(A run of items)
[BEGIN]

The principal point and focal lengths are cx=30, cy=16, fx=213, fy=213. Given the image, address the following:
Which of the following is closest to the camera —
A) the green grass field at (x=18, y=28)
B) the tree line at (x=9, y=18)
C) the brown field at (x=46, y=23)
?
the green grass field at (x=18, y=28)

[END]

• _Given problem_: Convert the items above into a two-column CSV with the headers "text" and "answer", one row per item. Put each item's text and its answer in their own quoted field, and replace every line break with a space.

• _The response_:
text,answer
"The principal point and focal lengths are cx=30, cy=16, fx=213, fy=213. Given the image, address the following: Which of the following is closest to the camera — A) the green grass field at (x=18, y=28) B) the tree line at (x=9, y=18) C) the brown field at (x=46, y=23) ?","the green grass field at (x=18, y=28)"